仮面ライダーAGITΩ〜Shining Brave〜 作:シュープリン
「はぁ、はぁ、はぁ、はぁ..」
息を切らしながら、俺は黄昏に染まる島を走っていた。
予想だにしなかった。まさかこんな事になるなんて。
急がないと。急いでのみきにこれを伝えないと。
役場前のいつもの待ち合わせ場所にのみきがいた。
「おっ?来たか。何をそんなに急いでー」
「逃げろ!のみき!」
「えっ?」
有無を言わさず、俺はのみきの手を取って走った。
「なっ、何を?」
のみきはまだ何がなんだか分からない様子だった。
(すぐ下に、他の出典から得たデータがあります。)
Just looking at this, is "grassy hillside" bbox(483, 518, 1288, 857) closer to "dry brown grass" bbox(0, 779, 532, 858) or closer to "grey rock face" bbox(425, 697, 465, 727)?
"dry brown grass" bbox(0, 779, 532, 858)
だが、説明してる暇は無かった。
俺はのみきの手を取り走り出した。
「これは一体..」
「キエエエエエエエエエエエエェェェ!!!」
のみきの疑問は背後からの奇声でかき消えた。
※
俺達は森に逃げ込んで撒いた。島のパトロールをしていた時に見つけた細い道だ。『昔採掘をしていた時にできた道だ』とのみきが教えてくれたのだ。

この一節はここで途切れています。